(Source passage):
========
This is an invited article by Laura Blanco Puebla, whose Linkedin profile can be found aquí.
Just a few days ago, in June this year the European Chamber released their yearly China Business Confidence Survey, offering valuable insight into trends of global business confidence in this country. China remains positive territory for European companies with some challenges ahead.
Here are my notes of the 66 page report:
- China’s market is increasing in sophistication. Chinese firms are seen as equally or more innovative particularly in professional services and consumer goods. More about the subject here: https://www.linkedin.com/pulse/proudly-made-china-how-country-dragon-paving-solid-path-blanco/ ).
- As domestic R&D capacity increases so does IPR protection, and as Chinese companies strive to expand globally pressure on the government to provide effective IPR protection increases. There are a lot of changes still to be made.
- Government environmental protection measures perceived as stronger: new environment-linked targets and increased authority given last year to the Ministry of Environmental Protection.
- Doing business in China is becoming more challenging overall, particularly in Tianjin and Shanghai. Nanjing and South West China are perceived as friendlier. Regulatory obstacles are expected to worsen in the next 5 years.
========
(Data listing):

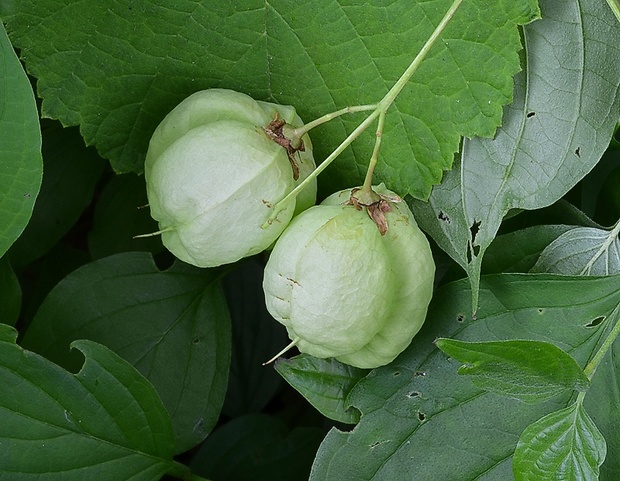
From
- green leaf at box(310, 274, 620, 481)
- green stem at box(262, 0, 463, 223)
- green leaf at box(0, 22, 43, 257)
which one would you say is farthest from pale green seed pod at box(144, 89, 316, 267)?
green leaf at box(310, 274, 620, 481)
========
(What you will do):
1. List every location within China that the notes on the European Chamber business confidence survey mention.
2. Pick up the notes on the European Chamber business confidence survey after their final sentence and write the next part.
The data has no role in this work.

(Answer set):
1. Tianjin, Shanghai, Nanjing, South West China

2.
- Unfair treatment of foreign invested enterprises (FIEs) vs local firms is still a concern. Perceptions are the most positive in Nanjing, Shenyang and Southwest China and the most unfavourable in Beijing and Shanghai.
- Internet access, restrictions on the usage of VPNs and lack of transparency over the implementation of Cybersecurity law create persistent business concerns, damaging R&D activities and communication with their Western subsidiaries.
- Increasing issues in retaining talent: high expectations on salary/package and talent being snapped up by competitors are two of the main challenges to hiring local talent. Air quality and career opportunities are relevant to attract foreign talent. Changing work permit procedures are also a barrier to attract foreign talent.
- Belt and Road Initiative (BRI): civil engineering and construction sectors see strong opportunities, as do financing and legal firms. Amongst the top concerns are transparency, lack of suitable projects and insufficient information.
- A large share of small – medium enterprises (SMEs) still receive unfavourable treatment compared to multinationals (MNCs). As a result, there is untapped potential in SMEs in innovation and access to opportunities.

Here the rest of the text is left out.